Plinio Corrêa de Oliveira

A mensagem de Natal do Santo Padre Pio XII é um dos documentos mais importantes nos fastos da diplomacia pontifícia dos últimos cem anos.

Fixa ela a posição da Igreja num momento internacional particularmente conturbado e trágico. Fá-lo analisando com rara coragem os aspectos mais álgidos da luta entre o comunismo e a civilização, e traçando para a opinião católica um rumo claro e vigoroso. Dado que o Papa é seguido por 400 milhões de fiéis de todas as raças e latitudes, e dado ainda que mesmo fora da Igreja o ascendente moral de Pio XII se estende a muitas camadas de opinião, é compreensível que o lúcido e forte pronunciamento de Sua Santidade tenha constituído um acontecimento político de primeira plana, a influenciar fundamente o desenrolar dos fatos em 1957.

Ao lado destas repercussões políticas, cumpre ressaltar a importância doutrinária das palavras do Pontífice. Sobre o problema da liceidade da guerra preventiva, sobre o modo de entender a coexistência, sobre outros pontos ainda, Pio XII proporcionou aos ambientes intelectuais católicos ensinamentos altamente benfazejos para orientar seus estudos e sua ação.

Estes aspectos não bastam para dar uma idéia completa da relevância dessa alocução de Natal. Como Vigário de Jesus Cristo e Mestre universal dos povos, Sua Santidade acaba de fazer ao mundo uma advertência a um tempo afetuosa e solene. Na ordem da Providência, a exortação pontifícia vem acompanhada das graças necessárias para iluminar as inteligências e mover as vontades. Do bom ou mau uso das palavras do Papa, proferidas em circunstâncias tão dramáticas, Deus tirará consequências em relação aos homens, recompensando-os ou punindo-os. E é a respeito disto que sobretudo cumpre refletir.

De costume, traduzimos, diretamente do "Osservatore Romano" o texto dos documentos pontifícios mais relacionados com os temas de que trata este jornal. Infelizmente, desta vez aquela folha não nos chegou às mãos até o último momento. Somos, pois, obrigados a nos ater à publicação de trechos da alocução veiculados pelas agências telegráficas, que fazemos seguir de alguns comentários.

Antes de passar a essa parte de nosso trabalho, apraz-nos informar a nossos leitores que as palavras do Soberano Pontífice foram como que preludiadas por uma grande solenidade realizada na Basílica de São Pedro no decorrer do mês de dezembro p. findo. Com a presença de numerosas delegações de todas as Paróquias romanas, membros da colônia húngara, e grande multidão, realizou-se Hora Santa diante do Santíssimo Sacramento, pela nação magiar. O Emmo. Cardeal Alfredo Ottaviani, Pro-Secretário da Suprema Sagrada Congregação do Santo Ofício, proferiu então uma eloquentíssima e corajosa oração, na qual externava todos os sentimentos de solidariedade e dor, do mundo católico, em face da perseguição satânica de que é vítima a pátria de Santo Estevão.

########################################

■ Problema 1
Transcreva do trecho todo o segmento que vai desde "A mensagem de" até "fatos em 1957.".
■ Problema 2
De acordo com o trecho, quantos fiéis seguem o Papa?
Baseie-se unicamente no trecho.

########################################

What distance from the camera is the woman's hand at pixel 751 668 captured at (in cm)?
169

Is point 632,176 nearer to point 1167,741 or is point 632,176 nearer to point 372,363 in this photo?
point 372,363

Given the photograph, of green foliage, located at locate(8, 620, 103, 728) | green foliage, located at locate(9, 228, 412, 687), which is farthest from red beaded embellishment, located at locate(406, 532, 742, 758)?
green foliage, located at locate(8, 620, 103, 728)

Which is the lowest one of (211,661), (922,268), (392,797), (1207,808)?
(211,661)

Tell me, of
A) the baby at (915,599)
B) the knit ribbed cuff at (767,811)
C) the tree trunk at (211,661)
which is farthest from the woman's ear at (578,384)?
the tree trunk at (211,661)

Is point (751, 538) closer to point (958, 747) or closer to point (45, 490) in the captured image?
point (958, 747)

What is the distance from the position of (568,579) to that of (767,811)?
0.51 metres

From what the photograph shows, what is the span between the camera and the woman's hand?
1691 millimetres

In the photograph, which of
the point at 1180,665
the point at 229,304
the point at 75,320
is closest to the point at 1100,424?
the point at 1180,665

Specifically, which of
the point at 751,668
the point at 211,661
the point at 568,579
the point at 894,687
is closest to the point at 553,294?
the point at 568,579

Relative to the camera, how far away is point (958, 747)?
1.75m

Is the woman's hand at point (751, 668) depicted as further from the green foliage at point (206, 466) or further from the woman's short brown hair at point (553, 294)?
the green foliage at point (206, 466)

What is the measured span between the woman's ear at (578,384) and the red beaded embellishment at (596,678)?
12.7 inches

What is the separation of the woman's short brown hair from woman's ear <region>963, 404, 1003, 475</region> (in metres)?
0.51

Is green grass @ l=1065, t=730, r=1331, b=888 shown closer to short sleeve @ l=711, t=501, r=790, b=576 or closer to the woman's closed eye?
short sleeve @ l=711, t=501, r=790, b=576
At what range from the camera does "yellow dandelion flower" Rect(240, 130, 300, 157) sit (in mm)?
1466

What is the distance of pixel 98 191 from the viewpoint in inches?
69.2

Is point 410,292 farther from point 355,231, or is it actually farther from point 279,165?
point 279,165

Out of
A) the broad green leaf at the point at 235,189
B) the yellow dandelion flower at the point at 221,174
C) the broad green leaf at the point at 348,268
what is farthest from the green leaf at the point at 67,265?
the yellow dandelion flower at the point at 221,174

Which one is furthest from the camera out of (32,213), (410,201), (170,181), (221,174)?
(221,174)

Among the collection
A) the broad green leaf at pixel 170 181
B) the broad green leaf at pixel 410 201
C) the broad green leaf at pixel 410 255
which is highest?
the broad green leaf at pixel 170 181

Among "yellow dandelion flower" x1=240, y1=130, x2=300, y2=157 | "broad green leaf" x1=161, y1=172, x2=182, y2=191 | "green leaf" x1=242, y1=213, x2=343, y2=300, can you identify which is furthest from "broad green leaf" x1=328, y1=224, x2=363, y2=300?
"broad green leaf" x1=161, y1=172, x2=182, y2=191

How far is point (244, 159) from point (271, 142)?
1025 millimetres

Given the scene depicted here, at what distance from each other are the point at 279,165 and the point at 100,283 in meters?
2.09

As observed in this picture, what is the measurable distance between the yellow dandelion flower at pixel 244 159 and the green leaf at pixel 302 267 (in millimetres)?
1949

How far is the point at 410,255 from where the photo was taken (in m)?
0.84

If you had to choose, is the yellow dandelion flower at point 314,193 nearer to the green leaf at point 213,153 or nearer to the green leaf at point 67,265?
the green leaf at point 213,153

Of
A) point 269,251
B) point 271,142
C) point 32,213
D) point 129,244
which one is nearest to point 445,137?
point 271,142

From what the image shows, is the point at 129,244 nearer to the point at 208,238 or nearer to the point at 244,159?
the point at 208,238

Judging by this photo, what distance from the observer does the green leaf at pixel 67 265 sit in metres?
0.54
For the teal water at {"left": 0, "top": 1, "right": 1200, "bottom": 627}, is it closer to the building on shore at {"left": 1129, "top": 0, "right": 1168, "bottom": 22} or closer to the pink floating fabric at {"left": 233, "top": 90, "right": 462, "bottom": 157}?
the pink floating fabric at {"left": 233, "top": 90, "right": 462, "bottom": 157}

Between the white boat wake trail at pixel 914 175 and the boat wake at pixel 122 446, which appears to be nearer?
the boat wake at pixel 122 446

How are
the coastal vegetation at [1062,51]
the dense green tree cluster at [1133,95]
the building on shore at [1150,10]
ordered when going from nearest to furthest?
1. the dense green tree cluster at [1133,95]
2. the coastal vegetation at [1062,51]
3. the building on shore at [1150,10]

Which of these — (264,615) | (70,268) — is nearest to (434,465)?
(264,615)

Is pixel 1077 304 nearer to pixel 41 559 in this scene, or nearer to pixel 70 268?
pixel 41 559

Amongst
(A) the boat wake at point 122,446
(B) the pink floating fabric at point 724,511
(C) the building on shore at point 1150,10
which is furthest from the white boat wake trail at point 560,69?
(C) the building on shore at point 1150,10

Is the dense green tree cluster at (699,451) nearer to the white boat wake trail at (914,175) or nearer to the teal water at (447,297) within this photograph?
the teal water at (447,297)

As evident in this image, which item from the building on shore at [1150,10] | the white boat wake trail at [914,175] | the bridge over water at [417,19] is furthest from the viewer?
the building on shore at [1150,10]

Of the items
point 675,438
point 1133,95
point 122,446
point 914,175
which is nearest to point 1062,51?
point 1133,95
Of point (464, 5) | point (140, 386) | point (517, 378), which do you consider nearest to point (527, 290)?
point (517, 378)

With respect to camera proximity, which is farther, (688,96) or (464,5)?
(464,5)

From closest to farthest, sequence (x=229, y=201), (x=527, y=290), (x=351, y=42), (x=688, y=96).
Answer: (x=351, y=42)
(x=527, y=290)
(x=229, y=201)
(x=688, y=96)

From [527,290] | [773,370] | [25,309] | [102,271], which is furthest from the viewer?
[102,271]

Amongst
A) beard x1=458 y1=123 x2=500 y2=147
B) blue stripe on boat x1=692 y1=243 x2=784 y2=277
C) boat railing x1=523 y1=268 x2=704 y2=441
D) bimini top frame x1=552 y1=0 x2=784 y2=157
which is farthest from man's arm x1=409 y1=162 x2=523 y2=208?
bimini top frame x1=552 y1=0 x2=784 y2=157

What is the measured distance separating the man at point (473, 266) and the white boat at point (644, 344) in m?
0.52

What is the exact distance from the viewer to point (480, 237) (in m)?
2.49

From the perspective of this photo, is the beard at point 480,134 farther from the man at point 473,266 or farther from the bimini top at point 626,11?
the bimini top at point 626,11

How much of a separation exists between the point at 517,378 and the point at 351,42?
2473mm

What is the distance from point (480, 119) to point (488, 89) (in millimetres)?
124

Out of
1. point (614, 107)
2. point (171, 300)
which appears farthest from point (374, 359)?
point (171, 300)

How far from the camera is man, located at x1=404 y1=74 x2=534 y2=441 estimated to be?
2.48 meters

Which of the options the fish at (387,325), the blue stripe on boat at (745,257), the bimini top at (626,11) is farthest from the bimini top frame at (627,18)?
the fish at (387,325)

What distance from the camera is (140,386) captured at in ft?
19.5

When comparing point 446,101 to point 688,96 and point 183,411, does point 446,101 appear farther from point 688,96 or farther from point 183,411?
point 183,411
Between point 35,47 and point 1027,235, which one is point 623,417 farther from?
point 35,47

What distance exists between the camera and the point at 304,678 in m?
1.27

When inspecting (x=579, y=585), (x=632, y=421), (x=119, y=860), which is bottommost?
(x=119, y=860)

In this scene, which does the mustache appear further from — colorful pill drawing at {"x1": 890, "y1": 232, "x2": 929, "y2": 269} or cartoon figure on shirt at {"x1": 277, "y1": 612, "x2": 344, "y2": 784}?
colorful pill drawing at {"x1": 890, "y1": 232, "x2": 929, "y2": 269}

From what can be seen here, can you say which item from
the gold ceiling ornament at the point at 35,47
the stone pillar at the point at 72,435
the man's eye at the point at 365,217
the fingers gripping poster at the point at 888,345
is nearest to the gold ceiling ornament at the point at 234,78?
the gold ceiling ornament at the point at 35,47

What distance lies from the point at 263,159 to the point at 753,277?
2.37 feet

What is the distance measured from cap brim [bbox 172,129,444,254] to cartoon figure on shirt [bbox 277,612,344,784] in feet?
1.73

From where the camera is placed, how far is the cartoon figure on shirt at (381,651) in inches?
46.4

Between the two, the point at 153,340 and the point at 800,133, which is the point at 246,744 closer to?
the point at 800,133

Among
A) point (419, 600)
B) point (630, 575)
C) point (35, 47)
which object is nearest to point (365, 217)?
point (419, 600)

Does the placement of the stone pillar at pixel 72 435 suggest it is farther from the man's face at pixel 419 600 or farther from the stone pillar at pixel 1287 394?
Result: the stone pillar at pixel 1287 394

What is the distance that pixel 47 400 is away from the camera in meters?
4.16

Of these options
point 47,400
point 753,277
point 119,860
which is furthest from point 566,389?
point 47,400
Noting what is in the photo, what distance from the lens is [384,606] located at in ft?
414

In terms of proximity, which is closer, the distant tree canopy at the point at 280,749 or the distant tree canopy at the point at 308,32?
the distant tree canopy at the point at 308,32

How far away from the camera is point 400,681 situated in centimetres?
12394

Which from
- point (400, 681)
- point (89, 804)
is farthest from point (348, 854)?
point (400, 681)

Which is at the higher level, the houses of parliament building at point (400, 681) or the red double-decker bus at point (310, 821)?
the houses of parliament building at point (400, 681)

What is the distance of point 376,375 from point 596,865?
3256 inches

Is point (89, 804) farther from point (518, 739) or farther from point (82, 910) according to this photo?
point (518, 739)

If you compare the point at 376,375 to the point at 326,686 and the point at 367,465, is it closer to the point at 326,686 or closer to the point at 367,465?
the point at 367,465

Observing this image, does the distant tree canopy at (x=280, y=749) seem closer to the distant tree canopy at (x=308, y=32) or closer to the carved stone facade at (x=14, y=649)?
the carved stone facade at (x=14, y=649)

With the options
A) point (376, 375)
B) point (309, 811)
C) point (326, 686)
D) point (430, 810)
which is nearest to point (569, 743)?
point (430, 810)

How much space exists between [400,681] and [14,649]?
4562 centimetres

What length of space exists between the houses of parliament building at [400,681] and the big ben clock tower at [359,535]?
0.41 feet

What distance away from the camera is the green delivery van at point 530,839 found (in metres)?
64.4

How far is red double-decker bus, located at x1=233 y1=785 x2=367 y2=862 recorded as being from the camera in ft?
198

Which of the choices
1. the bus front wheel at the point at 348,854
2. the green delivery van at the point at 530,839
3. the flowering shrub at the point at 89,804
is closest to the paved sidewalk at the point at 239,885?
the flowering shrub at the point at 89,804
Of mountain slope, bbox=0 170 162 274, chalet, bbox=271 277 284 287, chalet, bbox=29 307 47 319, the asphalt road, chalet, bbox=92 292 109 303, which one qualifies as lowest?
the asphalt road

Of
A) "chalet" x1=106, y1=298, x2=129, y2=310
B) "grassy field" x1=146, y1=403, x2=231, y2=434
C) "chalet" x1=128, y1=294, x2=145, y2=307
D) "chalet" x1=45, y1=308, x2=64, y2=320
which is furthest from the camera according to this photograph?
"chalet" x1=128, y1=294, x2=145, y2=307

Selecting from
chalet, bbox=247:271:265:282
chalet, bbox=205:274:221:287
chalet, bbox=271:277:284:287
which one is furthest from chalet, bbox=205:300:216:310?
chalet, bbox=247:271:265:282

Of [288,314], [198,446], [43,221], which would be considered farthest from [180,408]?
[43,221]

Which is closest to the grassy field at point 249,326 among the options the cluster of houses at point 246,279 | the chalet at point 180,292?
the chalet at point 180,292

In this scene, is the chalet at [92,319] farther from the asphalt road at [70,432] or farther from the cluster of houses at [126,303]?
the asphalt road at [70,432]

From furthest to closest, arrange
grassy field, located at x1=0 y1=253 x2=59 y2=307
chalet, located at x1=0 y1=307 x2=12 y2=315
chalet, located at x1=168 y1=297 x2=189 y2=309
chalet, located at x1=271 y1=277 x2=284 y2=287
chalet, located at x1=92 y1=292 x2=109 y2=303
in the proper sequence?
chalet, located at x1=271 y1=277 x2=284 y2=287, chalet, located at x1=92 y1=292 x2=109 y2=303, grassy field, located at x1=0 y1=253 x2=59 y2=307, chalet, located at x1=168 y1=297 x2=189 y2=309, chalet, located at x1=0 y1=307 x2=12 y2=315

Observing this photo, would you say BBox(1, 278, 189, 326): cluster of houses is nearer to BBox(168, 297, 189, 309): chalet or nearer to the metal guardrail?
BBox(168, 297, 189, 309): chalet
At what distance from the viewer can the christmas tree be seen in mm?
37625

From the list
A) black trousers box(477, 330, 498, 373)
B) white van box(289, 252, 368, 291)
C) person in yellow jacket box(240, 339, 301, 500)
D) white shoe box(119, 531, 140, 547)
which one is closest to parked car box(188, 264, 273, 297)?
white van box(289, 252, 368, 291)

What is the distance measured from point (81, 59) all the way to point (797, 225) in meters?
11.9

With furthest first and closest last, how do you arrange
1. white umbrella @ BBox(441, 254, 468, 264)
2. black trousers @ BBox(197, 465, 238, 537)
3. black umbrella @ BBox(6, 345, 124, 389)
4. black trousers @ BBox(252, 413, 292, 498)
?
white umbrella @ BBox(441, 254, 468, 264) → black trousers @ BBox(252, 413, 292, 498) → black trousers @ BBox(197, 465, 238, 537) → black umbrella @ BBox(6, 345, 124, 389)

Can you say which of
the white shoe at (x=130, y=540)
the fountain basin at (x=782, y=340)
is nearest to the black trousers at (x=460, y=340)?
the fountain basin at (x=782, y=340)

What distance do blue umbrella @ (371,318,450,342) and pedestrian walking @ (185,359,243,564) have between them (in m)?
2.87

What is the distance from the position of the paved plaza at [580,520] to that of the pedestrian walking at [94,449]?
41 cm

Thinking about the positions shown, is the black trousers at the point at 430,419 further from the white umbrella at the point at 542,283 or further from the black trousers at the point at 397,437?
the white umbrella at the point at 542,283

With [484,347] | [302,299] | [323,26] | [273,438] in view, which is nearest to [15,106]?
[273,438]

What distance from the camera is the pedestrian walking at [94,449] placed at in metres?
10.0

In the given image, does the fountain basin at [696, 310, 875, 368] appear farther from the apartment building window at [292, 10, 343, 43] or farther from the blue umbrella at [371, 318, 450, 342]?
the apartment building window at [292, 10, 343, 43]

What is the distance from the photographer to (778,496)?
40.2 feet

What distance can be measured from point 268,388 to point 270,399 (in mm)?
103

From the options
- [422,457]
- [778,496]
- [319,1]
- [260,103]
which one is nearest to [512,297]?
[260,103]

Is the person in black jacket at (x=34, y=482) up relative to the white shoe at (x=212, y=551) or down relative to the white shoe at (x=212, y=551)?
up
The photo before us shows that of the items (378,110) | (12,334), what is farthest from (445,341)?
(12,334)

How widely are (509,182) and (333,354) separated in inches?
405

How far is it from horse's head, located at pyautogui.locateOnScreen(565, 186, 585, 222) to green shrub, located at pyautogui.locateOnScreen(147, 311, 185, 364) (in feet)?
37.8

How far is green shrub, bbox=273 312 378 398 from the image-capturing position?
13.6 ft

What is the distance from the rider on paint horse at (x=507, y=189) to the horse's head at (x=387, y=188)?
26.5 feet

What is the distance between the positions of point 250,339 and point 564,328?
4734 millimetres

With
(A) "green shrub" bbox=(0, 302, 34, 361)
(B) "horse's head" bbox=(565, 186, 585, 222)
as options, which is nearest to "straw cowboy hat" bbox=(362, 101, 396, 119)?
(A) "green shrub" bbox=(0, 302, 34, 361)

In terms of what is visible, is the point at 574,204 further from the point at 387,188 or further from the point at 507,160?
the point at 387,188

########################################

■ Resolução 1
A mensagem de Natal do Santo Padre Pio XII é um dos documentos mais importantes nos fastos da diplomacia pontifícia dos últimos cem anos.

Fixa ela a posição da Igreja num momento internacional particularmente conturbado e trágico. Fá-lo analisando com rara coragem os aspectos mais álgidos da luta entre o comunismo e a civilização, e traçando para a opinião católica um rumo claro e vigoroso. Dado que o Papa é seguido por 400 milhões de fiéis de todas as raças e latitudes, e dado ainda que mesmo fora da Igreja o ascendente moral de Pio XII se estende a muitas camadas de opinião, é compreensível que o lúcido e forte pronunciamento de Sua Santidade tenha constituído um acontecimento político de primeira plana, a influenciar fundamente o desenrolar dos fatos em 1957.

■ Resolução 2
400 milhões de fiéis de todas as raças e latitudes.